Dmitry Kononenko

Personal information
- Born: August 23, 1988 (age 38) Dnipro, Ukrainian SSR, Soviet Union

Chess career
- Country: Ukraine
- Title: Grandmaster (2001)
- FIDE rating: 2613 (September 2026)
- Peak rating: 2621 (February 2016)

= Dmitry Kononenko =

Ukrainian chess grandmaster (born 1988)

Dmitry Oleksandrovich Kononenko (Дмитр́о Олекс́андрович Конон́енко; born August 23, 1988) is a Ukrainian chess grandmaster since 2007 and an international master since 2003. He is the 17th best player in Ukraine and the World's 217th player. His highest rating was 2621 (in February 2016). He is also a Four-player chess theorist, inventing commonly played opening lines.

==Career==
In Ukrainian championships he won the

- U12 Champion of Ukraine in 1999.
- U16 Champion of Ukraine in 2003 and 2004.
- 3rd place in the U14 Championship of Ukraine in 2000.
- 3rd place in U18 Championship of Ukraine in 2005.
- 2008 championships of Ukraine - 5th place.
- His team won 2nd place in the Ukrainian team chess championship in 2009 and in 2010. He won 2 individual gold medals (2008, 2010) and a silver medal (2009) in this championship.

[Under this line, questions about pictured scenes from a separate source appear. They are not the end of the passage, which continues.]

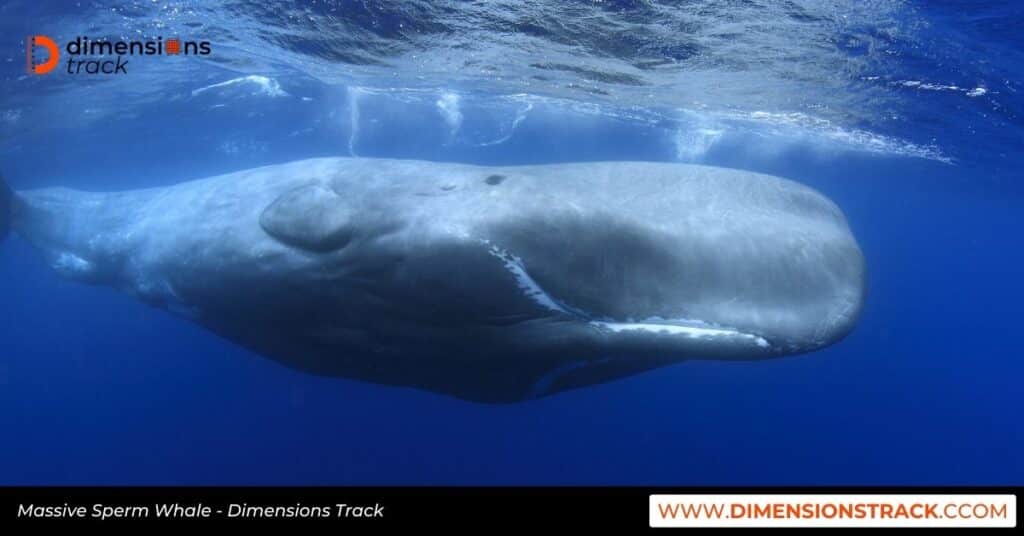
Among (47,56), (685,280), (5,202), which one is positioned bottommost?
(5,202)

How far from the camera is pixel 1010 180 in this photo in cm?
3275

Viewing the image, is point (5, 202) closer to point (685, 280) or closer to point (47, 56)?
point (47, 56)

In other tournaments he won the

- 2000 U12 European Championship - 4th place.
- Silver medal in the World Children's Olympics in Denizli (Turkey) as a member of the Ukrainian team in 2003.
- Champion of the Dnipropetrovsk region in 2003 and 2005- 2007 in classical chess and in 2010 and 2014 in blitz chess.
- In the first international festival "Dnepropetrovsk Autumn" in memory of A.S. Moroz (Dnepropetrovsk, 2012) took 2nd place, in 2013 he ranked 4th and won the blitz tournament.
- Winner of six consecutive blitz marathons of the Czech Open international festival in Czech Pardubice (2008-2013).